In an act of kindness, an older couple from their church took the Bakers’ children to get a tree and decorations and then helped the young ones set it up in the family’s temporary quarters.

“The kids were so excited to show us” what they had done, Mike Baker said.

A haunted year

Those whose homes remained standing in the neighborhood also found their lives turned upside down.

On Skyview Drive, near Mike Hibbard’s home, Judy Crowner found it hard in the early months looking out her front windows at the standing chimneys and other wreckage across the street.

Her adult daughter, Melissa Matson, said her 8-year-old son Elijah and she stopped their daily bicycle rides through the neighborhoods. It wasn’t just riding by the debris that bothered her, but also going past places where children used to play.

The hardest part, said Matson, was “missing all the people.”

Crowner’s home was spared during the fire after roughly eight people helped douse its burning fences and scorched back wall. The family had to vacate the house for nearly a month and lost prized memorabilia, including toy “garden trains,” tools and antique license plates from her father and grandfather, stored in a shed that burned.

The mother and daughter said they both have gone to counseling to talk about the fire’s effects on their lives. Crowner admitted she still feels guilt she didn’t lose as much as others. When considering neighbors now trying to rebuild, she said she can’t help “feeling bad for everybody else, because we have a home and they are waiting.”

As the year progressed, some survivors faced more bad news.

Mike Hibbard’s wife, Leslie, lost both her parents. Velma Guillory was diagnosed with breast cancer.

Guillory, who underwent treatment, said her prognosis now “is very good.”

Draining decisions

Last week the Baker family went camping for the first time since the fires, a sort of shakedown cruise for two nights at nearby Sugarloaf Ridge State Park.

Camping preparations used to be as simple as throwing gear in the trunk, Mike and Zöe Baker said. But the couple took until midsummer to find a tent they deemed suitable, and they needed more time to gather other key items.

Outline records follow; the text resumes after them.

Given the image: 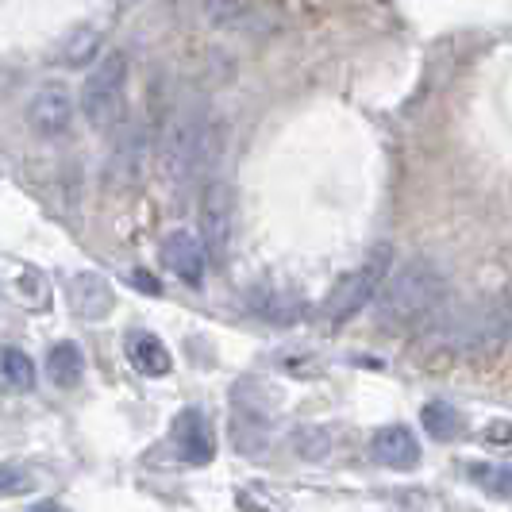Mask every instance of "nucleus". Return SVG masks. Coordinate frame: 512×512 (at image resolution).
Instances as JSON below:
<instances>
[{
    "mask_svg": "<svg viewBox=\"0 0 512 512\" xmlns=\"http://www.w3.org/2000/svg\"><path fill=\"white\" fill-rule=\"evenodd\" d=\"M378 293H382L378 297V324L393 328V332H412V328L432 324L443 312V305H447V278L432 262L412 258V262L385 274Z\"/></svg>",
    "mask_w": 512,
    "mask_h": 512,
    "instance_id": "obj_1",
    "label": "nucleus"
},
{
    "mask_svg": "<svg viewBox=\"0 0 512 512\" xmlns=\"http://www.w3.org/2000/svg\"><path fill=\"white\" fill-rule=\"evenodd\" d=\"M443 339L459 351H474V355L501 351L512 339V293L497 289V293L478 297L474 305L455 308L443 320Z\"/></svg>",
    "mask_w": 512,
    "mask_h": 512,
    "instance_id": "obj_2",
    "label": "nucleus"
},
{
    "mask_svg": "<svg viewBox=\"0 0 512 512\" xmlns=\"http://www.w3.org/2000/svg\"><path fill=\"white\" fill-rule=\"evenodd\" d=\"M212 158H216V131H212V124L197 108H174L166 128H162V147H158L162 174L174 185H185Z\"/></svg>",
    "mask_w": 512,
    "mask_h": 512,
    "instance_id": "obj_3",
    "label": "nucleus"
},
{
    "mask_svg": "<svg viewBox=\"0 0 512 512\" xmlns=\"http://www.w3.org/2000/svg\"><path fill=\"white\" fill-rule=\"evenodd\" d=\"M124 89H128V54H101L81 89V112H85L89 128L112 131L124 124Z\"/></svg>",
    "mask_w": 512,
    "mask_h": 512,
    "instance_id": "obj_4",
    "label": "nucleus"
},
{
    "mask_svg": "<svg viewBox=\"0 0 512 512\" xmlns=\"http://www.w3.org/2000/svg\"><path fill=\"white\" fill-rule=\"evenodd\" d=\"M389 270H393V251H389V247H378L374 255L362 262L359 270H351V274L328 293V301H324V320H328V324H343V320H351V316L362 312L366 305H374V297H378V289H382Z\"/></svg>",
    "mask_w": 512,
    "mask_h": 512,
    "instance_id": "obj_5",
    "label": "nucleus"
},
{
    "mask_svg": "<svg viewBox=\"0 0 512 512\" xmlns=\"http://www.w3.org/2000/svg\"><path fill=\"white\" fill-rule=\"evenodd\" d=\"M201 247L208 258L224 262L231 247V189L212 178L201 193Z\"/></svg>",
    "mask_w": 512,
    "mask_h": 512,
    "instance_id": "obj_6",
    "label": "nucleus"
},
{
    "mask_svg": "<svg viewBox=\"0 0 512 512\" xmlns=\"http://www.w3.org/2000/svg\"><path fill=\"white\" fill-rule=\"evenodd\" d=\"M70 120H74V93L66 89V85H43L31 104H27V124L35 135H43V139H54V135H66L70 131Z\"/></svg>",
    "mask_w": 512,
    "mask_h": 512,
    "instance_id": "obj_7",
    "label": "nucleus"
},
{
    "mask_svg": "<svg viewBox=\"0 0 512 512\" xmlns=\"http://www.w3.org/2000/svg\"><path fill=\"white\" fill-rule=\"evenodd\" d=\"M162 266L170 274H178L185 285H201L208 270V255L201 247V239L193 231H170L162 239Z\"/></svg>",
    "mask_w": 512,
    "mask_h": 512,
    "instance_id": "obj_8",
    "label": "nucleus"
},
{
    "mask_svg": "<svg viewBox=\"0 0 512 512\" xmlns=\"http://www.w3.org/2000/svg\"><path fill=\"white\" fill-rule=\"evenodd\" d=\"M174 447H178L181 459L193 462V466L212 462V455H216V439H212L208 420L197 409H185L178 420H174Z\"/></svg>",
    "mask_w": 512,
    "mask_h": 512,
    "instance_id": "obj_9",
    "label": "nucleus"
},
{
    "mask_svg": "<svg viewBox=\"0 0 512 512\" xmlns=\"http://www.w3.org/2000/svg\"><path fill=\"white\" fill-rule=\"evenodd\" d=\"M370 451H374V459L389 466V470H412L416 462H420V443L412 436L409 428H401V424H389L382 428L378 436L370 439Z\"/></svg>",
    "mask_w": 512,
    "mask_h": 512,
    "instance_id": "obj_10",
    "label": "nucleus"
},
{
    "mask_svg": "<svg viewBox=\"0 0 512 512\" xmlns=\"http://www.w3.org/2000/svg\"><path fill=\"white\" fill-rule=\"evenodd\" d=\"M70 305L85 320H104L116 305V297H112V285L104 282L101 274H74L70 278Z\"/></svg>",
    "mask_w": 512,
    "mask_h": 512,
    "instance_id": "obj_11",
    "label": "nucleus"
},
{
    "mask_svg": "<svg viewBox=\"0 0 512 512\" xmlns=\"http://www.w3.org/2000/svg\"><path fill=\"white\" fill-rule=\"evenodd\" d=\"M128 359L143 378H166V374H170V366H174L170 351H166V343L151 332H131L128 335Z\"/></svg>",
    "mask_w": 512,
    "mask_h": 512,
    "instance_id": "obj_12",
    "label": "nucleus"
},
{
    "mask_svg": "<svg viewBox=\"0 0 512 512\" xmlns=\"http://www.w3.org/2000/svg\"><path fill=\"white\" fill-rule=\"evenodd\" d=\"M81 374H85V355H81V347L77 343H54L51 355H47V378L54 385H62V389H70V385L81 382Z\"/></svg>",
    "mask_w": 512,
    "mask_h": 512,
    "instance_id": "obj_13",
    "label": "nucleus"
},
{
    "mask_svg": "<svg viewBox=\"0 0 512 512\" xmlns=\"http://www.w3.org/2000/svg\"><path fill=\"white\" fill-rule=\"evenodd\" d=\"M420 420H424V428H428V436L432 439H459L462 436V416L455 405H443V401H432V405H424L420 412Z\"/></svg>",
    "mask_w": 512,
    "mask_h": 512,
    "instance_id": "obj_14",
    "label": "nucleus"
},
{
    "mask_svg": "<svg viewBox=\"0 0 512 512\" xmlns=\"http://www.w3.org/2000/svg\"><path fill=\"white\" fill-rule=\"evenodd\" d=\"M208 20L220 27H243L258 16L255 0H205Z\"/></svg>",
    "mask_w": 512,
    "mask_h": 512,
    "instance_id": "obj_15",
    "label": "nucleus"
},
{
    "mask_svg": "<svg viewBox=\"0 0 512 512\" xmlns=\"http://www.w3.org/2000/svg\"><path fill=\"white\" fill-rule=\"evenodd\" d=\"M101 54V31L93 27H77L74 35L62 43V62L66 66H89Z\"/></svg>",
    "mask_w": 512,
    "mask_h": 512,
    "instance_id": "obj_16",
    "label": "nucleus"
},
{
    "mask_svg": "<svg viewBox=\"0 0 512 512\" xmlns=\"http://www.w3.org/2000/svg\"><path fill=\"white\" fill-rule=\"evenodd\" d=\"M0 378L12 385V389H31L35 385V366H31V359H27L24 351L4 347L0 351Z\"/></svg>",
    "mask_w": 512,
    "mask_h": 512,
    "instance_id": "obj_17",
    "label": "nucleus"
},
{
    "mask_svg": "<svg viewBox=\"0 0 512 512\" xmlns=\"http://www.w3.org/2000/svg\"><path fill=\"white\" fill-rule=\"evenodd\" d=\"M470 478L482 489H489L493 497H512V462H505V466H486V462H478V466H470Z\"/></svg>",
    "mask_w": 512,
    "mask_h": 512,
    "instance_id": "obj_18",
    "label": "nucleus"
},
{
    "mask_svg": "<svg viewBox=\"0 0 512 512\" xmlns=\"http://www.w3.org/2000/svg\"><path fill=\"white\" fill-rule=\"evenodd\" d=\"M258 312H262L266 320H274V324H293V320H301L305 305H301V297H285V293H278V297H270L266 305H258Z\"/></svg>",
    "mask_w": 512,
    "mask_h": 512,
    "instance_id": "obj_19",
    "label": "nucleus"
},
{
    "mask_svg": "<svg viewBox=\"0 0 512 512\" xmlns=\"http://www.w3.org/2000/svg\"><path fill=\"white\" fill-rule=\"evenodd\" d=\"M293 447H297L305 459L320 462L328 451H332V439H328V432H320V428H301L297 439H293Z\"/></svg>",
    "mask_w": 512,
    "mask_h": 512,
    "instance_id": "obj_20",
    "label": "nucleus"
},
{
    "mask_svg": "<svg viewBox=\"0 0 512 512\" xmlns=\"http://www.w3.org/2000/svg\"><path fill=\"white\" fill-rule=\"evenodd\" d=\"M35 486V478L27 474L24 466H0V497H16Z\"/></svg>",
    "mask_w": 512,
    "mask_h": 512,
    "instance_id": "obj_21",
    "label": "nucleus"
},
{
    "mask_svg": "<svg viewBox=\"0 0 512 512\" xmlns=\"http://www.w3.org/2000/svg\"><path fill=\"white\" fill-rule=\"evenodd\" d=\"M131 285H135V289H143V293H158V289H162V285L154 282L151 274H147V270H131Z\"/></svg>",
    "mask_w": 512,
    "mask_h": 512,
    "instance_id": "obj_22",
    "label": "nucleus"
},
{
    "mask_svg": "<svg viewBox=\"0 0 512 512\" xmlns=\"http://www.w3.org/2000/svg\"><path fill=\"white\" fill-rule=\"evenodd\" d=\"M486 439L489 443H512V424H489V432H486Z\"/></svg>",
    "mask_w": 512,
    "mask_h": 512,
    "instance_id": "obj_23",
    "label": "nucleus"
},
{
    "mask_svg": "<svg viewBox=\"0 0 512 512\" xmlns=\"http://www.w3.org/2000/svg\"><path fill=\"white\" fill-rule=\"evenodd\" d=\"M27 512H66V509H62L58 501H39V505H31Z\"/></svg>",
    "mask_w": 512,
    "mask_h": 512,
    "instance_id": "obj_24",
    "label": "nucleus"
},
{
    "mask_svg": "<svg viewBox=\"0 0 512 512\" xmlns=\"http://www.w3.org/2000/svg\"><path fill=\"white\" fill-rule=\"evenodd\" d=\"M124 4H131V0H124Z\"/></svg>",
    "mask_w": 512,
    "mask_h": 512,
    "instance_id": "obj_25",
    "label": "nucleus"
}]
</instances>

Mike Baker said the restocking of camping gear is a typical example of the energy required for seemingly simple matters “when everything is a new thing.”

As fire survivors, he said, “you’re inundated with decisions” that demand attention.

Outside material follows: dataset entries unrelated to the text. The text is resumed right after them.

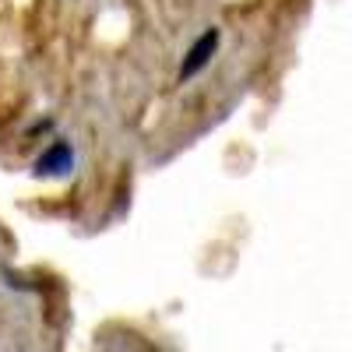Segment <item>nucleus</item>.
<instances>
[{
  "label": "nucleus",
  "instance_id": "1",
  "mask_svg": "<svg viewBox=\"0 0 352 352\" xmlns=\"http://www.w3.org/2000/svg\"><path fill=\"white\" fill-rule=\"evenodd\" d=\"M219 46V28H208L201 39H197V46L184 56V67H180V81H187V78H194L204 64L212 60V50Z\"/></svg>",
  "mask_w": 352,
  "mask_h": 352
}]
</instances>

Over the months, some found signs of hope.

Mike Hibbard recalled moving back in March after repairs and other work were completed at his home. By then the lots around him were cleared of debris, with little remaining except the scorched trunks of dead trees. However, one evening he noticed the rains had revived green grass and weeds. Hibbard took the discovery as a small confirmation that his neighborhood also would come back.

“It was kind of eerie because of all the trees,” he recalled, “but then you could see the new grass coming up.”

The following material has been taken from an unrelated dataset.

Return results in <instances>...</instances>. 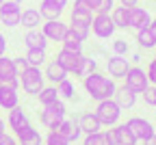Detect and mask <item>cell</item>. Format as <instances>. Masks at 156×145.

In the next year, many fire survivors said they look forward to moving back to Coffey Park into rebuilt homes.

Gordon Easter, who lost his home on Hopper Avenue, said his neighbors understand that in doing so they won’t get back all they’ve lost, but they now find themselves in a state of limbo. Rebuilding is part of moving forward, he said.

“I just want what everybody wants - their own place and to live the good life,” Easter said.

On Skyview, Judy Crowner said she wants to welcome her neighbors home.

“I won’t be happy until they’re all back,” she said.